While values of the new models have for the most part held relatively stable, all models of current-generation widebodies have seen steep downward adjustments to both base and market values. Of those, the Airbus A380 has seen the biggest decline as a combination of the large-scale grounding of the global fleet and the forthcoming end of production drives down market values by more than 50 percent for aircraft of all ages.


The Boeing 777 has fared better, seeing its market value fall by 19 percent for a five-year-old aircraft. IBA attributed its stronger position to airlines’ use of passenger airplanes as freighters, its potential for freighter conversion, its retention in service by airlines who favour it over larger types such as the A380, and delays to the Boeing 777X.

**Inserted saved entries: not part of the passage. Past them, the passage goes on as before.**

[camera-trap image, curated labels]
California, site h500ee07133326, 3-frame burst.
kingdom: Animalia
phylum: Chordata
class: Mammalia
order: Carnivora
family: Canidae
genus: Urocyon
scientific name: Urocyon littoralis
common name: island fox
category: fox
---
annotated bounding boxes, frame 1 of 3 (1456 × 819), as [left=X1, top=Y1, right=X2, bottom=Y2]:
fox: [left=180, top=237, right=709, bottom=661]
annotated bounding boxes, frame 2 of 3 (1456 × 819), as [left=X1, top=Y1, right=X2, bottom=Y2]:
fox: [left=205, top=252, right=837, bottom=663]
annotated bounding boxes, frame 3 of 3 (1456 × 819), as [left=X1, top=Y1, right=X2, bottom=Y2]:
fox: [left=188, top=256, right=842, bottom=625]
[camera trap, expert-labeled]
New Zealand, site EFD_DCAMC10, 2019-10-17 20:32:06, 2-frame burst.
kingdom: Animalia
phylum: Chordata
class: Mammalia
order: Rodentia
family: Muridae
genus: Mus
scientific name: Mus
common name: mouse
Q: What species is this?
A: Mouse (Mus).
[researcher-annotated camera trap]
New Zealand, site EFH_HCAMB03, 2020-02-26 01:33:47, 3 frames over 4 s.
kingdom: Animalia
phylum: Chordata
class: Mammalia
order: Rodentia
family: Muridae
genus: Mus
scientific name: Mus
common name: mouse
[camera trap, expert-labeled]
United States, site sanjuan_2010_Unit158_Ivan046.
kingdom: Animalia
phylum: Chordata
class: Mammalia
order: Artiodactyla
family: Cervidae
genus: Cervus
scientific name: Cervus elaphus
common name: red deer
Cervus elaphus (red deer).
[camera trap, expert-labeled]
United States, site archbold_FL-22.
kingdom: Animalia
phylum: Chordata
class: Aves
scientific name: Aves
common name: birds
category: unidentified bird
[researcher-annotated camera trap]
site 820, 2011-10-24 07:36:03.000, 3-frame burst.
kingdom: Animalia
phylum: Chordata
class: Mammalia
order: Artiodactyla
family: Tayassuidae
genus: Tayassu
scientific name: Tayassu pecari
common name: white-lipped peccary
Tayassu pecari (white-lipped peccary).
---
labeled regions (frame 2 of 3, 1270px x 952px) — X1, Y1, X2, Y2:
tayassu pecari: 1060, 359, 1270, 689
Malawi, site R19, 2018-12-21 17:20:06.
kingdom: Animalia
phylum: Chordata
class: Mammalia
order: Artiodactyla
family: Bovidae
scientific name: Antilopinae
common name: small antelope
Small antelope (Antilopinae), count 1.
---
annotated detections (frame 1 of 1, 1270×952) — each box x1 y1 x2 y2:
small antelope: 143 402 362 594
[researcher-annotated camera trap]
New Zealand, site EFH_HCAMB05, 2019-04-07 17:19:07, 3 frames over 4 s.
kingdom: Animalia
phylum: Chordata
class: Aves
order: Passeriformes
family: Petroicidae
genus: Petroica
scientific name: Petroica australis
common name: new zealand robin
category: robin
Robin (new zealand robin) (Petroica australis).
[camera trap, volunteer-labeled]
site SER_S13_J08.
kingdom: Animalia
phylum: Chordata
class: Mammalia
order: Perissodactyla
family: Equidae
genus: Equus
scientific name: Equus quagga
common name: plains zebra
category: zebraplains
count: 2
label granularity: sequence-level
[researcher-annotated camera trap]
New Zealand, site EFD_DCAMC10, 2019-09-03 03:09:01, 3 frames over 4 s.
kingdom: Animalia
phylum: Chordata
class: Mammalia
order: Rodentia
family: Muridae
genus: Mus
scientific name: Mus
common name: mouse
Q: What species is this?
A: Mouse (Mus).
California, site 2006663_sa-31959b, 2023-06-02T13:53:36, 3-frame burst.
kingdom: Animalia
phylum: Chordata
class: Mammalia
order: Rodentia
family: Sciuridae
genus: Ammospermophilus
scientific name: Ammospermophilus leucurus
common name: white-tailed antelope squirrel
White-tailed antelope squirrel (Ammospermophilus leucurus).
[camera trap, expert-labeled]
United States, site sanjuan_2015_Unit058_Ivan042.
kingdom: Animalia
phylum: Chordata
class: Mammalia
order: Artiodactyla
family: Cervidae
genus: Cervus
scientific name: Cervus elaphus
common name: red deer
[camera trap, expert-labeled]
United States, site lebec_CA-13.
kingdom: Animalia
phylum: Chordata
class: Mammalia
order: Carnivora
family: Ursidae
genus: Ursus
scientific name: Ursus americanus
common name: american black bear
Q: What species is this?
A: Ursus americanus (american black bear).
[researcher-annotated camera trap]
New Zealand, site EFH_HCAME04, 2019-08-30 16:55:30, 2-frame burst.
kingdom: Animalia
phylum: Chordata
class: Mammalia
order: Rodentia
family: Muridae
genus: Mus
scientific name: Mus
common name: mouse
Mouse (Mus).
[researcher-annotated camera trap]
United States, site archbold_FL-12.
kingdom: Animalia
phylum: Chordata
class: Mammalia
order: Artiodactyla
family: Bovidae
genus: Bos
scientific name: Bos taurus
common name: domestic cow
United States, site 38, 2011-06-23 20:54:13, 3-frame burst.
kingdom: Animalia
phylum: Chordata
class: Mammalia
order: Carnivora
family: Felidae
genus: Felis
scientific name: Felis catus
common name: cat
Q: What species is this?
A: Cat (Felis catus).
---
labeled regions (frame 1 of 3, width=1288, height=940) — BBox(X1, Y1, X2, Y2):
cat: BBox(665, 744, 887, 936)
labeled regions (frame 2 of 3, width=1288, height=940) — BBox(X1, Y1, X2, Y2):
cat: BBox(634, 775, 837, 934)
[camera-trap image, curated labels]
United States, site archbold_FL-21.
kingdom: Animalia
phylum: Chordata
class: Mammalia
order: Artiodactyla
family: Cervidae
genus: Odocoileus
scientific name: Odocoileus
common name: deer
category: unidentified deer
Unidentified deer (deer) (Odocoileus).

Above - G-STBB, one of British Airways's 777-300s arriving at London Heathrow Anna Zvereva


Meanwhile, the Airbus A330ceo has continued a downward trajectory that started before the onset of Covid-19. With significant oversupply in the marketplace, driven partially by the failure of numerous airlines with A330s in their fleets, market values have dropped 19 percent for a five-year-old aircraft as part of an ongoing trend that has seen values cut in half since 2018.

Image Oleg V. Balyekov


Among new-generation smaller capacity aircraft, the Boeing 737 Max and Airbus 320 New Engine Option (NEO) narrowbodies, IBA reported that Airbus outperformed Boeing from a value perspective. Although neither of the OEM’s models saw a base value change, the market values of new A320neos and A220s declined between just 3 percent and 8 percent, while new Boeing 737 Max models declined 11 percent and 12 percent. IBA said it expects values and lease rates for the Max remain under “continued pressure.” Conversely, the value estimates of previous generation narrowbodies have shown the A320ceo fall further than the Boeing 737NG, although IBA believes the 737NG’s more stable position will prove temporary as more 737 Maxes return to service. Of the A320ceo family, the A321 has performed best from a value perspective, experiencing a market value fall of just 17 percent for a five-year-old aircraft, due to higher utilization and greater attractiveness for freighter conversions. With more than 30 percent of the A320ceo fleet still in storage, market values for a similar age aircraft have dropped 20 percent; lease extension rates have held up well, but secondary placement rates remain under “significant” downward pressure.


Image Kevan James


Market values of the most popular Boeing 737NG, the 737-800, have fallen by 17 percent—less than the A320ceo. Although just over 20 percent of 737-800s remain in storage, that proportion stands to increase along with Max supply levels, resulting in further declines in values and lease rates for the 737NG, said IBA.


“Whilst Covid has negatively affected the values of all aircraft types, current generation widebodies have suffered most reflecting the pandemic’s impact on long-haul and business travel,” said IBA president Phil Seymour. “New generation aircraft, and in particular narrowbodies, are proving much more resilient, with the A320neo continuing to lead that marketplace from a value and operational perspective.”


Finally, oversupply remains a problem in the turboprop marketplace, although IBA said it believes the ATR series will recover more quickly than the De Havilland Dash 8-400. The value of a three-year-old ATR has fallen between 2 percent and 7 percent depending on the variant, while a Dash 8-400 of the same age has dropped 13 percent.

Similarly, In the regional jet marketplace, high storage levels of certain types, particularly the Embraer E190, has suppressed pricing. However, IBA forecasts a recovery in utilization and values as domestic and regional markets re-open.